17S.E. underwent a psychological screening and assessment with Bruce Cook.4 In his report, Mr. Cook opined that, as a result of testing and the clinical interview, S.E. “is experiencing adjustment issues to a clinically significant level in relation to the psychological impact of the accident…”. Mr. Cook determined that S.E. suffered mild anxiety and Adjustment Disorder with Depressed Mood. Mr. Cook recommended cognitive behavioural therapy.
18Between May 1, 2018 and June 28, 2018, S.E. reported to Mr. Cook that he continued to experience post-accident psychologically-based symptoms.5 Mr. Cook recommended a further 14 sessions of psychotherapy.
19Between July 4, 2018 and September 5, 2018, S.E. attended another 14 sessions. On September 5, 2018, Mr. Cook noted in his Psychological Progress Report that S.E. was improving since starting psychotherapy treatment. However, S.E. still reported feeling sadness, mood swings, hopelessness, low self-esteem, self-worth and self-confidence, a lack of motivation and a loss of pleasure in activities he used to enjoy. S.E. reported to Mr. Cook that he still suffered from anxiety symptoms, flashback and intrusive thoughts, but the nightmares has ceased. This, despite having attended 30 counselling sessions with Mr. Cook.
20Certas submits that the psychological treatment is not reasonable and necessary based on S.E.’s self-reporting to Mr. Cook. Certas contends that the lack of consistency in S.E.’s reports to Mr. Cook do not support the need for further facility-based psychological treatment, or that treatment is necessary beyond the MIG limit.
21For example,
a.
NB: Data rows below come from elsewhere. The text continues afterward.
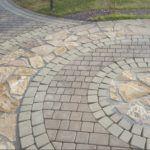 Декоративное покрытие, в котором использовано несколько видов камня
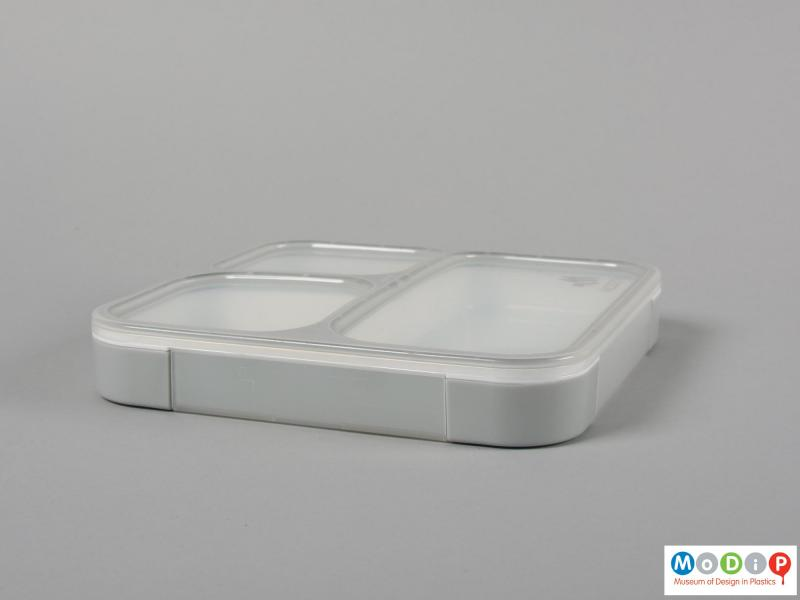 Side view of a lunch box showing the shallow depth.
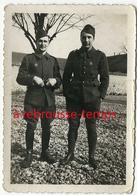 Chateaudun Le 20 Mars 1940-2 Soldats-badge Sur Uniforme-signé Roco-format 6,2x9cm - War, Military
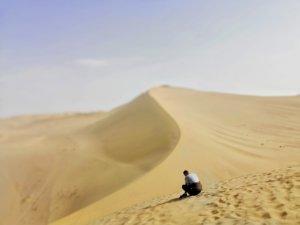 敦煌の砂漠:男と砂丘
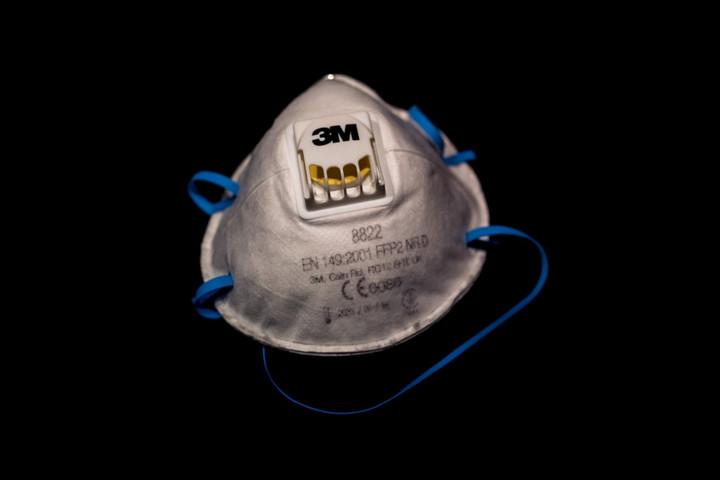 A kormány vám- és áfamentességet kért a szájmaszkok, a lélegeztetőgépek behozatalára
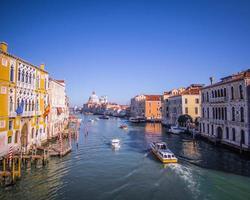 byggnader och båtar i Venedig foto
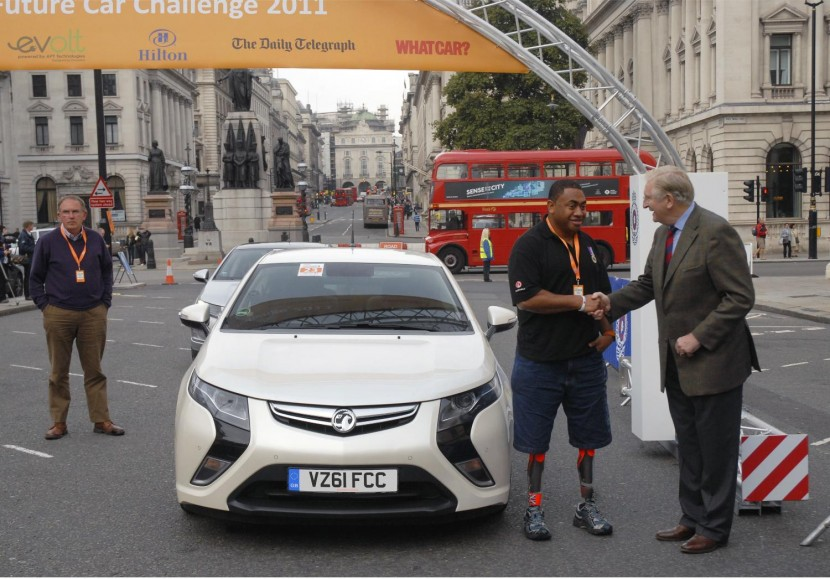 Heroes help Vauxhall with Ampera drive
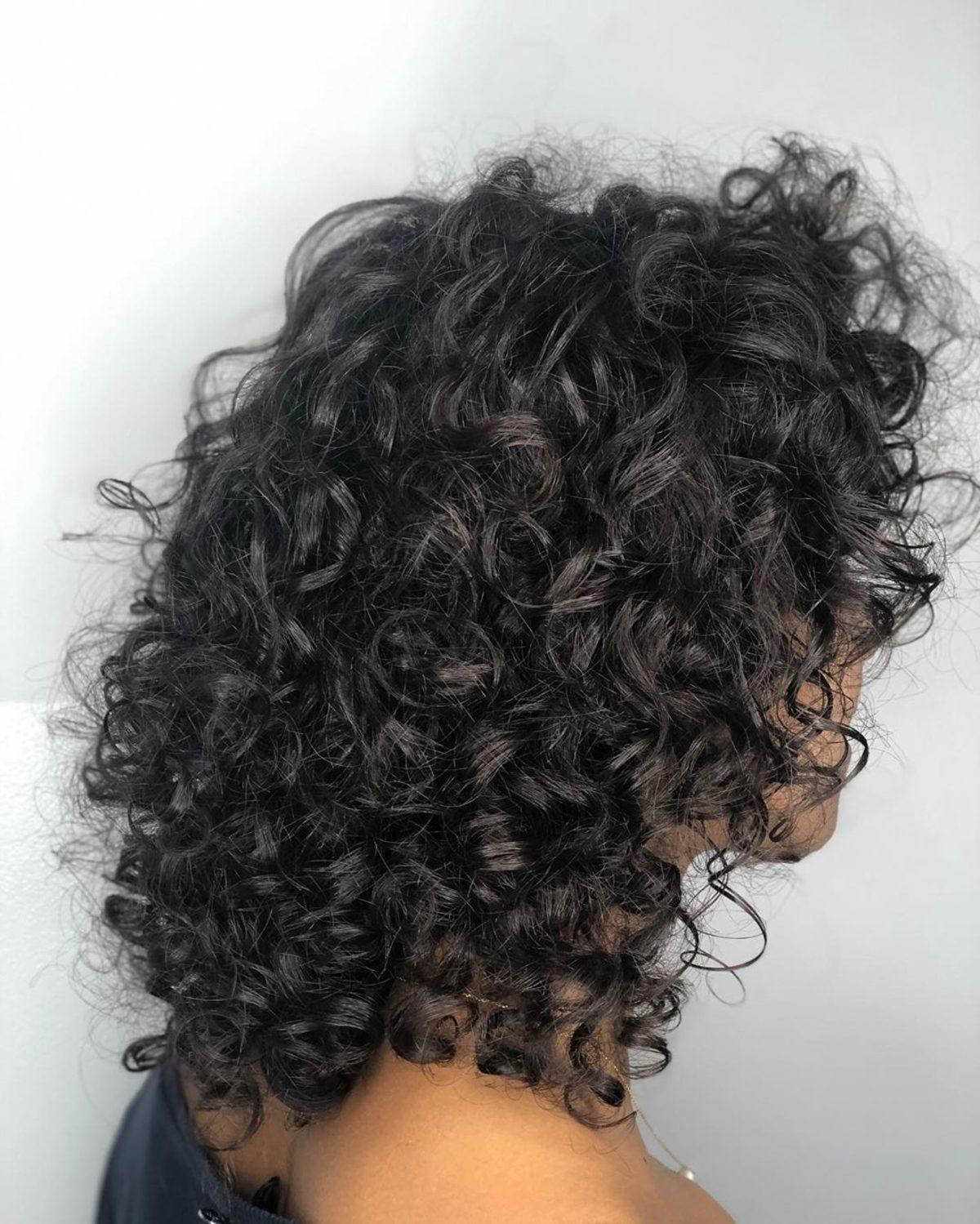Perm frisé pour les cheveux noirs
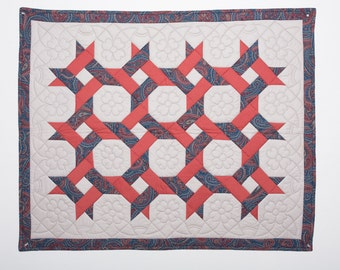 """Quilt - """"Lover's Knot"""" Wall Hanging"""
Although S.E. reported a loss of motivation to socialize, he did express an interest in outside activities and other people. Certas submits that Mr. Cook also raised concerns regarding the outcome of certain aspects of testing. Mr. Cook noted that S.E.’s response style suggested that he may not have answered questions in a forthright manner;
b. S.E. was not prescribed any medication for depression or anxiety; and
c. S.E. was still able to complete household activities and had returned to work.
22I am not persuaded by the psychological-based medical evidence, that S.E.’s psychological impairments are more than sequelae of his injuries.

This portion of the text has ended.